第二章 「君への一歩」
「1」
あれから葉月さんともトイレがどこにあるのか教えて以来、一言も話さないまま授業の終わりのチャイムが校内に鳴り響いた。
これで後はもう帰るだけだ。
だけど葉月さんは、どうするんだろうか。
親御さんが学校に迎えに来て一緒に帰るのか、それとも一人で帰るのか。
それはないか。
でもやっぱり心配だな。
俺は気づかれないように隣の席の不思議な転校生。葉月さんを横目で確認する。
机にかかっていたバッグは上に置かれている。
今はそのバッグの中に何を入れてくのか、模索している。
手には今日配られたプリント類を持っていてそれはもう顔に近づけて凝視して、近眼なのかなと思うくらいに。
それと考えたくないがこちらをガードするように視線を遮断させられてる気もしなくもない。やっぱり今朝の俺何か変だったのかな。
かと思ったらそのプリントをバッグの中に入れて、また次のプリントを手に取り顔に近づける。絶賛お忙しい中だ。
でも、もう少し話したかったな~。
あの時の俺、結構葉月さんの姿や反応や行動に動揺しちゃったりしたかんな。
はぁ~。
もったいないような。これでよかったのか。
もう少し話したりして距離を縮めた方がこれからのためにも、葉月さんのためにもなったんじゃないんだろうか。
でも、もう先生の一人語りの自己満足な授業は終わちっまたし。
後、俺に出来る事は葉月さんに今日はどうだった?とか聞いて明日の葉月さんとの関係に準備を備えるしかないな。
......ってなんで俺はここまで葉月さんの事を気にしてるんだろうか。
今日始めてあった女の子だぞ。まあ、確かに転校生としては申し分なく可愛い外見をしているし、もうそれで男子高校生にとってはありえないほど素晴らしいシチュエーションで正直ビックリだ。おまけにその転校生は俺の隣の席。
少し出来すぎてる気もするが。
でもそんな贅沢な経験を神様は俺に選んでくれったって事なのか。
もしくはもっと大事な何かなのか。
おそらくどちらでもないと思うけど。
いずれにせよ、今朝の気疎い出来事も起こってしまって俺は彼女の事が気になってるのかもしれないな。

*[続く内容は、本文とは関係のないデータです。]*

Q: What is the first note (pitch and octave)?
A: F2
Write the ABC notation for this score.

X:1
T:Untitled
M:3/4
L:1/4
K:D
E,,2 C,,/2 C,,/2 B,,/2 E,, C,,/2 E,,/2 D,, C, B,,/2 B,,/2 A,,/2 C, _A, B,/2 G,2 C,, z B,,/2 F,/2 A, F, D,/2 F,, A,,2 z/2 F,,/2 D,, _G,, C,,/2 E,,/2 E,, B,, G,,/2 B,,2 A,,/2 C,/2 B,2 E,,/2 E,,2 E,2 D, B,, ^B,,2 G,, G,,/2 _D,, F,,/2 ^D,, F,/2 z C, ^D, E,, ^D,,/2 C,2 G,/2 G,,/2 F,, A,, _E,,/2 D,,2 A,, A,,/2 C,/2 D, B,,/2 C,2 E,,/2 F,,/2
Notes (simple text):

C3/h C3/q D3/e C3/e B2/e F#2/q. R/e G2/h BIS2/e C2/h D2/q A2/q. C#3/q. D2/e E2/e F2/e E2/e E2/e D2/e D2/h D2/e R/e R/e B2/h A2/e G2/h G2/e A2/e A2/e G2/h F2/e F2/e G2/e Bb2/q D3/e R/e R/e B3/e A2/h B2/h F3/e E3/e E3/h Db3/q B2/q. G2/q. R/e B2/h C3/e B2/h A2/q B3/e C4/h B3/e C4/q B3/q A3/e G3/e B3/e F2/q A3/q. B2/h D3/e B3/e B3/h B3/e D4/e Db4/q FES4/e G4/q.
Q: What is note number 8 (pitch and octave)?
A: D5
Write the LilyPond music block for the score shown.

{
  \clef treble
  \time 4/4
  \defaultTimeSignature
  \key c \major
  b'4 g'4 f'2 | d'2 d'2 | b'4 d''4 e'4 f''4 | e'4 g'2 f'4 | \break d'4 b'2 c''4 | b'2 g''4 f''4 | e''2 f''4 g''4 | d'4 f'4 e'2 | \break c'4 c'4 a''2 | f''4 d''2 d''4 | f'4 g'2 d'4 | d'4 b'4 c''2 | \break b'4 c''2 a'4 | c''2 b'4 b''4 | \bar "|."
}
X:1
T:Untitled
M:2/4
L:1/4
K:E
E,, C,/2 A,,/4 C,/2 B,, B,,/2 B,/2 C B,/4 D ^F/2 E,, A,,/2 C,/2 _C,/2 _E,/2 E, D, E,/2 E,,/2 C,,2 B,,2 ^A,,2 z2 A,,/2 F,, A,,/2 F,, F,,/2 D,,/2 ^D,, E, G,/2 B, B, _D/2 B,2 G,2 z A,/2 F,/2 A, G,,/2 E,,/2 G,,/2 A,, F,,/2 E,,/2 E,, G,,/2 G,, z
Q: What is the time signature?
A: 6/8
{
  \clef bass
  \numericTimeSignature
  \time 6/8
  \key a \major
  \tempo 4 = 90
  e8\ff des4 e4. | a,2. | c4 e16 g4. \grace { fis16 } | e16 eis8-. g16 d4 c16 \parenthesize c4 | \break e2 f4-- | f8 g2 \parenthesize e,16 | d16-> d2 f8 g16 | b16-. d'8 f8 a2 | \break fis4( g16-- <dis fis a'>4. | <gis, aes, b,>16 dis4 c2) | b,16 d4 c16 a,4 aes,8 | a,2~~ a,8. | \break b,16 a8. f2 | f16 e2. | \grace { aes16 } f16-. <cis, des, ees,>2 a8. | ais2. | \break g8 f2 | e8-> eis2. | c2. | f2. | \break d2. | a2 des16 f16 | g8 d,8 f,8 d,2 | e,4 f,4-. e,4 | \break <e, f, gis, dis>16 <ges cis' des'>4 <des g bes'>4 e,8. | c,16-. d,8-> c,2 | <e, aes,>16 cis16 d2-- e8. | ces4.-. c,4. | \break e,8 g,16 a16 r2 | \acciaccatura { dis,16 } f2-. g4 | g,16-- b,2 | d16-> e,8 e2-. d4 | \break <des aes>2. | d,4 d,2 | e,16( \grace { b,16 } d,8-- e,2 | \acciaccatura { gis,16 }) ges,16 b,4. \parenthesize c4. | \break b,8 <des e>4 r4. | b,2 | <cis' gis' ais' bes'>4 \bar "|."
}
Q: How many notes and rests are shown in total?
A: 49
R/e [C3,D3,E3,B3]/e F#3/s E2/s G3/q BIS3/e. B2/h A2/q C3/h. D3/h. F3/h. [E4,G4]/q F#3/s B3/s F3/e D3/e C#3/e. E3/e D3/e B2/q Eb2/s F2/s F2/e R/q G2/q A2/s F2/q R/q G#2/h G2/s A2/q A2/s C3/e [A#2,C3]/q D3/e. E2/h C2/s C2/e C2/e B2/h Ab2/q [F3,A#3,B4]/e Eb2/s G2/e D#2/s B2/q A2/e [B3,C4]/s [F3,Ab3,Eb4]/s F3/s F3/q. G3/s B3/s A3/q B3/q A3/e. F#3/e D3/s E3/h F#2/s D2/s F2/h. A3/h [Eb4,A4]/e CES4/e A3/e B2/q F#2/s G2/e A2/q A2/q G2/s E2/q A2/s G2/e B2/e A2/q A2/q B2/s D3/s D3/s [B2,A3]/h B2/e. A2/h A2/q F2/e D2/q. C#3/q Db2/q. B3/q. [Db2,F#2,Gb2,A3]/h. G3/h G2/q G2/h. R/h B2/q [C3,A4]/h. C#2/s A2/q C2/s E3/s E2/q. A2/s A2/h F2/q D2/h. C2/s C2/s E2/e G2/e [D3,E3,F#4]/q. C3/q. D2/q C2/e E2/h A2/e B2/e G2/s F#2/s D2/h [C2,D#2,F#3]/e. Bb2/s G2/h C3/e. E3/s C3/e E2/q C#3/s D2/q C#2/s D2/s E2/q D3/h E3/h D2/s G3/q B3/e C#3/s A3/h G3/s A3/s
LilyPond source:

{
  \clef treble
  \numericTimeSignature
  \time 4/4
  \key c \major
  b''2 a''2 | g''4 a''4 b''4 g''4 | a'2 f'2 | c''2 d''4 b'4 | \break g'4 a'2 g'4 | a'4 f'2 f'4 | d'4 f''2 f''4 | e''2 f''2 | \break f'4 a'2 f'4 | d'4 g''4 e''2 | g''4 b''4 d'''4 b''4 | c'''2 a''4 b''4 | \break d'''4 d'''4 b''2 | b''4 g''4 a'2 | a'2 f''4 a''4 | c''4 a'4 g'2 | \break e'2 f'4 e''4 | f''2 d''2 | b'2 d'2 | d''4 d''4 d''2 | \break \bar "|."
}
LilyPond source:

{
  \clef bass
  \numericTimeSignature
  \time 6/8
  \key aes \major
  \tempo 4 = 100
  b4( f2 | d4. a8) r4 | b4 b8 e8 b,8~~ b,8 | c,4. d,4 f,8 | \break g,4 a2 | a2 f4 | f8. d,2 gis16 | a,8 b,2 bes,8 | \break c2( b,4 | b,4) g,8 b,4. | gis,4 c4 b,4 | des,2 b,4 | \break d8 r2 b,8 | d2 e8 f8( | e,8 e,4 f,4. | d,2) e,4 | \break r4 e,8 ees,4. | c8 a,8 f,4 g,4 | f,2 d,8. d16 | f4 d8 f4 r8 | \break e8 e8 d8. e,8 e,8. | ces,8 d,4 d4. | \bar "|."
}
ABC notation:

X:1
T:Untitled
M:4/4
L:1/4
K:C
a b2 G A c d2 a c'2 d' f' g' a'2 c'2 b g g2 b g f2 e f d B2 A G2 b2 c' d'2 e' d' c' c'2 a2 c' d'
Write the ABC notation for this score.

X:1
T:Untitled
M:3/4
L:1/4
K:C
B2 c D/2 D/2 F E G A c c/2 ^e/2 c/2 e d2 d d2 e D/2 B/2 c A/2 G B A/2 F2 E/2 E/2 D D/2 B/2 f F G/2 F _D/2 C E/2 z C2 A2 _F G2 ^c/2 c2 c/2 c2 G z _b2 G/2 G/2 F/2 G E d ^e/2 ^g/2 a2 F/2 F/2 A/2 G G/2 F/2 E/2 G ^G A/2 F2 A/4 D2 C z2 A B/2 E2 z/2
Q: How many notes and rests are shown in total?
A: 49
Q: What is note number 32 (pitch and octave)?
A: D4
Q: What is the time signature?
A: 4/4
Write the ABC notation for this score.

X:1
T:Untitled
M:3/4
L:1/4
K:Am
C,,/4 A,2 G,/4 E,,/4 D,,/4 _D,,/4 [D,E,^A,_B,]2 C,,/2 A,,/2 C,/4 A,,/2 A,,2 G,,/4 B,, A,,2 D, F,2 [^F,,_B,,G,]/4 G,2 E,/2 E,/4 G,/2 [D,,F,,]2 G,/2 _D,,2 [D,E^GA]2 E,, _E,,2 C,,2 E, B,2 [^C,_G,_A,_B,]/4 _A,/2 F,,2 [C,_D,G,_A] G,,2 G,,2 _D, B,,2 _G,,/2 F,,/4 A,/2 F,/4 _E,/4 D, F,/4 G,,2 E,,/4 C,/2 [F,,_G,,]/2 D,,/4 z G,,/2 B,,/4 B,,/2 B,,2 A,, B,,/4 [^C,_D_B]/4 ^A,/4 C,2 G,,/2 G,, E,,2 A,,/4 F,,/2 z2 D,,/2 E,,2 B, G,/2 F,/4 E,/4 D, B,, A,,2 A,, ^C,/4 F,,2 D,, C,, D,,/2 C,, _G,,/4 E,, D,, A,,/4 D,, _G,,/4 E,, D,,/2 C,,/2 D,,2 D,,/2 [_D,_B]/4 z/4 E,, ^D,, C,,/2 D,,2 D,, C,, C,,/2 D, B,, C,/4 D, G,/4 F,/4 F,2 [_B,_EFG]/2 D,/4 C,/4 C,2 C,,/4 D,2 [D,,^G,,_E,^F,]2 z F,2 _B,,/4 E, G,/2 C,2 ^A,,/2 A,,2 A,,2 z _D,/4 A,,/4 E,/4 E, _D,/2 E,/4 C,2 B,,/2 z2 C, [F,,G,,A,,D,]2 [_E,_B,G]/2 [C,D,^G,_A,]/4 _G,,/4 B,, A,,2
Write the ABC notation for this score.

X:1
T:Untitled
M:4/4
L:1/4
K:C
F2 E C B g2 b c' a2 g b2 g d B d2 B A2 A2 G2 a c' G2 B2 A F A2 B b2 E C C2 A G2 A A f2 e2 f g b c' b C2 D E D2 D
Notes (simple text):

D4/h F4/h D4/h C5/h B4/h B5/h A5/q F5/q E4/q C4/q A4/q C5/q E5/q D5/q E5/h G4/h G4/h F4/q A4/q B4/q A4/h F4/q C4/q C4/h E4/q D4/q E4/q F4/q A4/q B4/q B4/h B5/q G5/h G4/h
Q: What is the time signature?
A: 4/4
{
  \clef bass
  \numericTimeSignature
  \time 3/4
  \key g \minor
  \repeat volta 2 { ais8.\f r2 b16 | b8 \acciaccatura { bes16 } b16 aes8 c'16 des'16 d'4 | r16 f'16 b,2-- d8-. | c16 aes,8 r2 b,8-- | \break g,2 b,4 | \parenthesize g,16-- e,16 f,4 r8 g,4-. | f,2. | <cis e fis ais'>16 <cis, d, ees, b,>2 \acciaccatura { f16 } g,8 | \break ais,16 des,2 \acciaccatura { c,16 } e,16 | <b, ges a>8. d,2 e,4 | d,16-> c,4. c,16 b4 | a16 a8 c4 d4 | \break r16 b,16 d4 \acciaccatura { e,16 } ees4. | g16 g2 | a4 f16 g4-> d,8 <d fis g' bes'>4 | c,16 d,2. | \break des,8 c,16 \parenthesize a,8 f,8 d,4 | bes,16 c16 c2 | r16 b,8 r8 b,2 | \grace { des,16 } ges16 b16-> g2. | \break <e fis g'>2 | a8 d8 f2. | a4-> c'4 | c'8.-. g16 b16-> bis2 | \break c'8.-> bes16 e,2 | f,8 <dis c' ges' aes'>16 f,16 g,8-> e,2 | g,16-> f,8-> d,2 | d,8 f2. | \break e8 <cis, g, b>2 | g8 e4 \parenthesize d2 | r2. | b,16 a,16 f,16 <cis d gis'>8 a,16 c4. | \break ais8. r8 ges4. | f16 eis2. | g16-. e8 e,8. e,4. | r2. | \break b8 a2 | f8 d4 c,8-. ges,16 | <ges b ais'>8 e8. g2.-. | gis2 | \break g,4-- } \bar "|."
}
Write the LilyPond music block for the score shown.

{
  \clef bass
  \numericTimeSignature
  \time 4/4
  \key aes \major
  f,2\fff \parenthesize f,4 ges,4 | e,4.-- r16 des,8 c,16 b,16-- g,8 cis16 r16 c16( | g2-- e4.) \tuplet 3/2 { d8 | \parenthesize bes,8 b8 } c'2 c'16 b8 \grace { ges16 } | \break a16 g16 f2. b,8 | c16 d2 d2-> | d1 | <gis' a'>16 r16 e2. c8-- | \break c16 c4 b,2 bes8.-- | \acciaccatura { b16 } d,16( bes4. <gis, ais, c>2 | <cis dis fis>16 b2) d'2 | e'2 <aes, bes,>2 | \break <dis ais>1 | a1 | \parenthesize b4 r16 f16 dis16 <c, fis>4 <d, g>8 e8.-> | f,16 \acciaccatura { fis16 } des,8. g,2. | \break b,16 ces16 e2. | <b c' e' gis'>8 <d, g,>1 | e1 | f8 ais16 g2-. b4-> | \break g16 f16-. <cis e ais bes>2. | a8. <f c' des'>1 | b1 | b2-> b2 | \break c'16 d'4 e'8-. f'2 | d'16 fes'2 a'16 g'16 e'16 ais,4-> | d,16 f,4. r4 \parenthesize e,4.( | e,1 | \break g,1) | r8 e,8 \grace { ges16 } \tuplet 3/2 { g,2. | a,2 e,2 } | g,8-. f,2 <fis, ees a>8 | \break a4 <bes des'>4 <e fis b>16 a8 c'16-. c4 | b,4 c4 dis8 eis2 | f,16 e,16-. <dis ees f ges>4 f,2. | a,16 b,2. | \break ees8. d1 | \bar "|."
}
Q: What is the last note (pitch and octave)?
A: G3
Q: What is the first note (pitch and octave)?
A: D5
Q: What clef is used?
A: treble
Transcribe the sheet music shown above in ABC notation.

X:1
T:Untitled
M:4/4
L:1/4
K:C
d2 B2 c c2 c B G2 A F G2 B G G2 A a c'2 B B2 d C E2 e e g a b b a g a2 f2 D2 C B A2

これから仲良くしていきたいと思うし、皆と仲良くなってほしいし。
それになんだか独特で不思議な空気を漂わせていて、今こうして彼女の隣にいるだけでその空気に気づかないうちに魅了されていく。
それにその空気は誰も寄り付かせないような、自ら発しているような、そんな気がする。
このままじゃ誰とも話さないまま卒業、なんて事も無きにしも非ずだし一人だけで生活していくには厳しいと思うしな。
─────昔の俺みたいに。
余計なお世話かも知れないけど葉月さんにはそうなってほしくない。
俺らと同じ空間にいて過ごしてほしい。
例え俺とじゃなくても他の誰かでもいいから。
そうと決まれば、早速話しかけよう。
えっと。なんだっけ。
確か、今日はどうだった?だっけか。
この質問なら問題ないだろう。
新しい学校にやってきてまだ何も知らないし慣れない環境の中で、この質問は最適で且つシンプルで相手に不快感をせずにやり通せる。
よし、行こう。
俺は心にそう決めて葉月さんの方を向いて話しかけようとしたが、
その時、転校生が座る席の後ろを通り抜ける朝の幼馴染たちと、
前からも並んでなんだかいがみ合いながら話をしている男女二人がやってきた。